▶ _Exercise description_: Reproduce word for word the part of the story excerpt starting at "Cazamir waited, allowing" and ending at "work against them.".

▶ _Document text_:
##########

Hanging back a little, Sebastion reached out with his sword - checking the ties that held on the two wooden sheaths - and passed it to her. 


"It wasn't really the other Treasure-seekers I was wary of..." he muttered, quietly, pitching his voice low so the others wouldn't hear. "The monks hinted that there was more than one band of bandits out here..." He let that sink in for a moment before turning his attention to her questions as he reached down to pat the colt gently on the neck as he trotted alongside, one of Sebastion's blankets across his back. 


"I wasn't speaking, that's for sure, and it was well after the battle. I started practicing, and then it got... it changed. And that's when I got this Gods-damned headache, too..." 


* * *


Cazamir acknowledged Jarvis with a slight nod, and turned to walk back down to his employers. As he moved, he tried to focus his eyes on the group that was following their footsteps. Would they come to a peaceful resolution if they sought the same finds, or would Cazamir find himself at odds with the capable travellers he had seen? Looking at the stern faces of the greybeards, his heart sunk. He moved to address Johan. 


“Jarvis says that we are making good progress, and we should reach the tower before sundown.” 


Cazamir waited, allowing the sages to have their moment of happiness before adding the second piece of news. 


“We are not alone, however,” he said, pointing in the direction behind him. The men turned in unison, trying to see from their poor vantage point. “The mercenaries from the compound. The ones with the blue-skinned females?” 


He knew this would spark a new debate amongst the men. For the first time in a while, he paid attention to their conversation. This would probably decide whether they would assist the party or work against them.


Cazamir's information about the following group sparked a low, interested wave of muttering through the band of scholars. It seemed that more than anything else, they were curious as to why they were being followed. "It's much too far down this path now, after all, for them to be going anywhere other than the tower." 


* * *


They met further along the path, a good couple of miles and just on the verge of reaching the valley in which, according to the varied maps and plans they had - the well-crafted maproll that even now Kale had unrolled across his saddle to peer at, that had been supplied by Ecurius and was carefully inked and drawn to be as accurate as possible, or the dusty roll pulled out of an ancient-looking tube that the sages peered at, a somewhat unclear depiction with Drakkath symbols scattered around it - was where the tower itself was positioned. As yet though, it remained just out of their sight. 


As it was, the band who had set forth on the request of Ecurius slowly caught up with the band of scholars, until neither could really ignore the others presence. By now it was more than fairly obvious that both had the same end in mind, the tower. It merely remained to be seen how they reacted to one another in this second meeting.

##########

▶ _Dataset excerpts_:

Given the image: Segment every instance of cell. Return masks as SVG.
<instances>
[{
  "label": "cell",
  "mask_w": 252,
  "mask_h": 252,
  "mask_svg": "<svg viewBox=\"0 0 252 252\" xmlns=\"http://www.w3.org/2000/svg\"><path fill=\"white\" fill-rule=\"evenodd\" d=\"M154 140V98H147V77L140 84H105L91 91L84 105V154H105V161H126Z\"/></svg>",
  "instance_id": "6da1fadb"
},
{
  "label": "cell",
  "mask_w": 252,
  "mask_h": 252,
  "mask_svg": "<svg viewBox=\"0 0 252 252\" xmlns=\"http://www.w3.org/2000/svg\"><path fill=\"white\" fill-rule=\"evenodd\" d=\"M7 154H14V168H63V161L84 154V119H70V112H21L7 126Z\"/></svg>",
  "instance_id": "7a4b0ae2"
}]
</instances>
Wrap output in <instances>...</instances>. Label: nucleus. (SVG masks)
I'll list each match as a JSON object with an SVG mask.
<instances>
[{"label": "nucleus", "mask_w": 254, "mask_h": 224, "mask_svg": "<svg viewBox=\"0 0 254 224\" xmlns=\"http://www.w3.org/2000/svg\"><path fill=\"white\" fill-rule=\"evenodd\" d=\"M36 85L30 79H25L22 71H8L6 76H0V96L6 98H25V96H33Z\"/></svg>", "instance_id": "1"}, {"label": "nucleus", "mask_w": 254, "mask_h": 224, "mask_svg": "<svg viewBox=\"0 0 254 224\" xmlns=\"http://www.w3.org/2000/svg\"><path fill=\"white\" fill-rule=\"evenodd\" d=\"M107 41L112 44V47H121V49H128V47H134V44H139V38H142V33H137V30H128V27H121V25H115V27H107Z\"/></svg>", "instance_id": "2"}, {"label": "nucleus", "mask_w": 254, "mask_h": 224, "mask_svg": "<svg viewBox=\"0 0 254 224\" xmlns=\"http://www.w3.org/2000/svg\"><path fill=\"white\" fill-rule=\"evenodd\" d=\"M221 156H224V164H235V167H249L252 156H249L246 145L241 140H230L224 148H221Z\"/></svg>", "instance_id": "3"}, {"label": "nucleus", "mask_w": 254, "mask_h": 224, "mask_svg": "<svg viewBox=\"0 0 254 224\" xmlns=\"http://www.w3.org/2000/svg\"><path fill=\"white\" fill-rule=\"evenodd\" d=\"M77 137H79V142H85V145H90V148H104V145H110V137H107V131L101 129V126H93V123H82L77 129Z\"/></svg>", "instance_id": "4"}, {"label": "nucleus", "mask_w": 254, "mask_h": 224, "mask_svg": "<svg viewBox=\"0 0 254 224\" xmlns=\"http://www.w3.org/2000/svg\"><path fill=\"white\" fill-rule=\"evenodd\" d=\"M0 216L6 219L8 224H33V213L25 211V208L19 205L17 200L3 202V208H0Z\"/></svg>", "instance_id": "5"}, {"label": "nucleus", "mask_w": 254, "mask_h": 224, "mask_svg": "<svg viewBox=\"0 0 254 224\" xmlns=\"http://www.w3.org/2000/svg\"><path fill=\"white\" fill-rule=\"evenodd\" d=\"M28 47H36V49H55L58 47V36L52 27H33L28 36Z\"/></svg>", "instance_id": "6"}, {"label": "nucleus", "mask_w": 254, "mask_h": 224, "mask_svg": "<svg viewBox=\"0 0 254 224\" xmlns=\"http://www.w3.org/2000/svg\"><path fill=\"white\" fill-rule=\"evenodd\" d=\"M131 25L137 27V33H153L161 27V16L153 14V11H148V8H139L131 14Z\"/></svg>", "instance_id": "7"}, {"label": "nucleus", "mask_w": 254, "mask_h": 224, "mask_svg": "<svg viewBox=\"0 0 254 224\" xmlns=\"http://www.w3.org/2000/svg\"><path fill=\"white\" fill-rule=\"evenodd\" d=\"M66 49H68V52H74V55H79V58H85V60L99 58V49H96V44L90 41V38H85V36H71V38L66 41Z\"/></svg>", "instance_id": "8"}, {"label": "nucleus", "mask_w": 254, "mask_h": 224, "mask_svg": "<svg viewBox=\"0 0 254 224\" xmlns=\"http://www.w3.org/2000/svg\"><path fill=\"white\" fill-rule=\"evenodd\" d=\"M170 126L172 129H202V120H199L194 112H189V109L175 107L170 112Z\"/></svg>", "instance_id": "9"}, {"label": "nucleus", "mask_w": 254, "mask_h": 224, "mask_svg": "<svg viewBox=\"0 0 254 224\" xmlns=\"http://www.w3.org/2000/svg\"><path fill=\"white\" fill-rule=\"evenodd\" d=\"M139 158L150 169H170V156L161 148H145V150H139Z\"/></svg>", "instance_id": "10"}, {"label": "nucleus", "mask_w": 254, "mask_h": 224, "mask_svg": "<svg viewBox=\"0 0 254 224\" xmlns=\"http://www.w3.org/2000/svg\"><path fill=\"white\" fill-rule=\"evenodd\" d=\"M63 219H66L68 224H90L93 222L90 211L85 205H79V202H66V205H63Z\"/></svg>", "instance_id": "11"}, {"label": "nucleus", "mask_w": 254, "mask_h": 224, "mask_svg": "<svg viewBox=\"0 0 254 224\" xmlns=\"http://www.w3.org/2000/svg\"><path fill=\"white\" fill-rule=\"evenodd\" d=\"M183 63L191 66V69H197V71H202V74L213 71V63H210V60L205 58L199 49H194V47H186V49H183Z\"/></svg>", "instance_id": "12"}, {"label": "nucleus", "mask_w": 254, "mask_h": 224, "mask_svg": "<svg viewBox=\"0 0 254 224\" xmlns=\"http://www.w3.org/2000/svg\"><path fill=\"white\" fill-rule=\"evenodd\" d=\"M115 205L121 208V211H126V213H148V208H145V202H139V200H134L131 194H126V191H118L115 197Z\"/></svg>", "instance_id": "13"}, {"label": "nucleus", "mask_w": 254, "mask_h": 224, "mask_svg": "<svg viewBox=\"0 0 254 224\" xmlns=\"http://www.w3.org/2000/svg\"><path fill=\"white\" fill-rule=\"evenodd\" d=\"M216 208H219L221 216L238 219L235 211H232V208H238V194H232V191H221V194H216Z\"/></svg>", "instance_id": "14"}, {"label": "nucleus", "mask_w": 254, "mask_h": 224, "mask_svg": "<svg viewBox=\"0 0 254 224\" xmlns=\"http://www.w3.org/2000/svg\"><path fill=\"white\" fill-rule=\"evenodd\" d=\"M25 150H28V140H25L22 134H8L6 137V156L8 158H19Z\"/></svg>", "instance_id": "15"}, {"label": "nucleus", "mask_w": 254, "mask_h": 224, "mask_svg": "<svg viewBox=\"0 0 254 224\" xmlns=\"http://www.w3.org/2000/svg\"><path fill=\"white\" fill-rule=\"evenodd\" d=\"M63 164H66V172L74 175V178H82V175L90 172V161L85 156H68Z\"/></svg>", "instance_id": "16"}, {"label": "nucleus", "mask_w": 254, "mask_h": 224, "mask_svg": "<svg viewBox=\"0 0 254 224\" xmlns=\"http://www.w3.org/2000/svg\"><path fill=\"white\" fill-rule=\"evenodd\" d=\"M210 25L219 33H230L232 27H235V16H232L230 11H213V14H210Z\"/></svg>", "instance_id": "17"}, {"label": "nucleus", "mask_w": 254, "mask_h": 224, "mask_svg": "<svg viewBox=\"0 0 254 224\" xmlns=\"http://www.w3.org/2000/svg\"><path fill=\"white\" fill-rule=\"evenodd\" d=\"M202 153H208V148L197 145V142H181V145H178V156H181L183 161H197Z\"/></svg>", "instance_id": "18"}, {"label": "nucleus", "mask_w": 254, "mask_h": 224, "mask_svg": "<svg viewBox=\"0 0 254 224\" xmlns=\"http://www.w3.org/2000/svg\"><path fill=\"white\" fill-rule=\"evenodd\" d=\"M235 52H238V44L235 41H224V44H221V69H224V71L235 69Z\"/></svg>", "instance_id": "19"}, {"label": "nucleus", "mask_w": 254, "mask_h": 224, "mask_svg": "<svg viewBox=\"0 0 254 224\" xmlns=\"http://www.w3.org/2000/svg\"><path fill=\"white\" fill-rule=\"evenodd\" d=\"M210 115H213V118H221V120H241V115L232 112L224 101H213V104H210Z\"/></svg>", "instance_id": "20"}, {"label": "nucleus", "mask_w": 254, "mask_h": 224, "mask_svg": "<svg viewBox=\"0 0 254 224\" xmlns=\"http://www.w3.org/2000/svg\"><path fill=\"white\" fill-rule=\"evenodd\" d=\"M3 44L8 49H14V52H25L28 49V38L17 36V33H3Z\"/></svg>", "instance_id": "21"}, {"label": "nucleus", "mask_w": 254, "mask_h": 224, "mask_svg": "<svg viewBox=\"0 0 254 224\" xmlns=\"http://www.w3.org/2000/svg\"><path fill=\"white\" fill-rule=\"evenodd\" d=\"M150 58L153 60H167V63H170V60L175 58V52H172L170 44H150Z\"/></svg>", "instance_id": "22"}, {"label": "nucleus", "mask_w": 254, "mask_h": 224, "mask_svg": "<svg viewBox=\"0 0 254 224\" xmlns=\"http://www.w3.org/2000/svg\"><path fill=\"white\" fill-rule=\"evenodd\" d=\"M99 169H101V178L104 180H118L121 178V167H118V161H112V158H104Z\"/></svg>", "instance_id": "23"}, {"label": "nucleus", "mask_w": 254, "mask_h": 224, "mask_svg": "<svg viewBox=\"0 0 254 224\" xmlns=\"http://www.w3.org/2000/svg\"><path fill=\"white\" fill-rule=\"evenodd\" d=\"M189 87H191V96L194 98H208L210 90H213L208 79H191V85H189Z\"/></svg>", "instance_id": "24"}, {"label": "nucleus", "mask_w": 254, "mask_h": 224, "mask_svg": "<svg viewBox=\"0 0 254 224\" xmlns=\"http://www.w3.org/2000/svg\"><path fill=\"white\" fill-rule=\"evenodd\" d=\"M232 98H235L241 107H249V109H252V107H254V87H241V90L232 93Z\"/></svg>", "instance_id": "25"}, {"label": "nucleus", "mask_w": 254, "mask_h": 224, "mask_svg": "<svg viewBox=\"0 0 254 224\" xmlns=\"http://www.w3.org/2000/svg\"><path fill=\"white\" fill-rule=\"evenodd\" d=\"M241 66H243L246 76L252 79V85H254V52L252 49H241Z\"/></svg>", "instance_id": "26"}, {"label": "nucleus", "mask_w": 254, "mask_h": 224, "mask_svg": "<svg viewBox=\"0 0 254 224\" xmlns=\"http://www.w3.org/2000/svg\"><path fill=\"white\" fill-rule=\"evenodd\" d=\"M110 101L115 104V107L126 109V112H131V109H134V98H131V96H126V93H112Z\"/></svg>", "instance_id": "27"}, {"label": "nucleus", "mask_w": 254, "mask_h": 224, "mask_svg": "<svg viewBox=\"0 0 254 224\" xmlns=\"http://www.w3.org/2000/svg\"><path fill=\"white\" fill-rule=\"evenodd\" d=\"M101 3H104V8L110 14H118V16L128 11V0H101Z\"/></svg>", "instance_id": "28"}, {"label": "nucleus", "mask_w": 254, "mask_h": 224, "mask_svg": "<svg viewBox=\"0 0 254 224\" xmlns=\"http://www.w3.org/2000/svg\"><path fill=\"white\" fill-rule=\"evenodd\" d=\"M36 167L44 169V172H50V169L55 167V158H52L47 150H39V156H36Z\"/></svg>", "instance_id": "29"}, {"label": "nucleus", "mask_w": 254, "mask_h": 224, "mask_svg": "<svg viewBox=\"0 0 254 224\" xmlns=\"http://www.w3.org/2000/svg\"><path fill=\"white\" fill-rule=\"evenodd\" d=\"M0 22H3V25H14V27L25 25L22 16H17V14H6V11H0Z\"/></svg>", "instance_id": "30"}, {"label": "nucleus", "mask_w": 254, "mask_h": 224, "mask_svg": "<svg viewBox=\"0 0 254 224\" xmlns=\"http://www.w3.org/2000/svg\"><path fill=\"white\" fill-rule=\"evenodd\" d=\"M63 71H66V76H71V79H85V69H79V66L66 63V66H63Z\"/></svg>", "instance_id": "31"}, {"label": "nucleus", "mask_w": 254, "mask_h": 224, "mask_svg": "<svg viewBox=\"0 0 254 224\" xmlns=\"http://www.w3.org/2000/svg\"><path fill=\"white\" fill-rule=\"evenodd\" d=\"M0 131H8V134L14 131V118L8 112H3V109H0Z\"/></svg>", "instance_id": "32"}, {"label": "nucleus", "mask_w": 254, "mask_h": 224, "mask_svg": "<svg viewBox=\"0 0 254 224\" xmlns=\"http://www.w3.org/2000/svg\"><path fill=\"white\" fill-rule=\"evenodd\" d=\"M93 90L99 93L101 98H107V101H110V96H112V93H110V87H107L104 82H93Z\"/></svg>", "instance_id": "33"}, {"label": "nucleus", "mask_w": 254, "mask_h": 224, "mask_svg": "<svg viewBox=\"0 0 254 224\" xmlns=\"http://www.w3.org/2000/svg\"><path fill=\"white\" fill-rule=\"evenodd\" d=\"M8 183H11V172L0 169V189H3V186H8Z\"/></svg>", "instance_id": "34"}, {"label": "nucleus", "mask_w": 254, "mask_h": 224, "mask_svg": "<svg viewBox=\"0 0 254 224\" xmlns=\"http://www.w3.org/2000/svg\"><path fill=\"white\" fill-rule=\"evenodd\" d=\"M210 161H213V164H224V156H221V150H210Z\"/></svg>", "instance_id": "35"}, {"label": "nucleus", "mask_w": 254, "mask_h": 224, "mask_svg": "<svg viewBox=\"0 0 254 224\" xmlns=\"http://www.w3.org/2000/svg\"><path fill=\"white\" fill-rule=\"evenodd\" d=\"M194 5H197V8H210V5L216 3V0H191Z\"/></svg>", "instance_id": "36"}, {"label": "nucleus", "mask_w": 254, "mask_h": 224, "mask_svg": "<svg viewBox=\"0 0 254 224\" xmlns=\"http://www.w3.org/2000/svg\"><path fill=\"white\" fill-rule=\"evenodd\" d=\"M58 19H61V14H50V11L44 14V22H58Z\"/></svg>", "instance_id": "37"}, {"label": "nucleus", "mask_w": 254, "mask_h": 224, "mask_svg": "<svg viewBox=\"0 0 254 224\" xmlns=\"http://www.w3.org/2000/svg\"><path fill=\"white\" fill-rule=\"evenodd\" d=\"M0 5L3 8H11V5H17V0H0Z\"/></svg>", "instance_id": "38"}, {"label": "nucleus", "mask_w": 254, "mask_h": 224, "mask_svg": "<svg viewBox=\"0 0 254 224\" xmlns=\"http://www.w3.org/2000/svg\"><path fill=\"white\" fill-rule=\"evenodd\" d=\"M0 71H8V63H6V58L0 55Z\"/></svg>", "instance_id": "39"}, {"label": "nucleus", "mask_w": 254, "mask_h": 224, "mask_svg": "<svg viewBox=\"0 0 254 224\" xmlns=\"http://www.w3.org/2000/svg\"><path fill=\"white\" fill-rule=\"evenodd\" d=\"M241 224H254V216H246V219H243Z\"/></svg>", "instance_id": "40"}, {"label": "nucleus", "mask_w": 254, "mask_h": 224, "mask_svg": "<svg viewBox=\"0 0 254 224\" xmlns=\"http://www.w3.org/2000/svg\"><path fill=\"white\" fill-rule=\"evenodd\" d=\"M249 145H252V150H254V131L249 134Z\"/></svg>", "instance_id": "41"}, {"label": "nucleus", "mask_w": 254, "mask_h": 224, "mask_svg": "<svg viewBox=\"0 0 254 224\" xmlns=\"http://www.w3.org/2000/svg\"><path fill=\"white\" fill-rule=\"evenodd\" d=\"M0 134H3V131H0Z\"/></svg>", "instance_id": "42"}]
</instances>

##########

▶ _Correct answer_:
Cazamir waited, allowing the sages to have their moment of happiness before adding the second piece of news. 


“We are not alone, however,” he said, pointing in the direction behind him. The men turned in unison, trying to see from their poor vantage point. “The mercenaries from the compound. The ones with the blue-skinned females?” 


He knew this would spark a new debate amongst the men. For the first time in a while, he paid attention to their conversation. This would probably decide whether they would assist the party or work against them.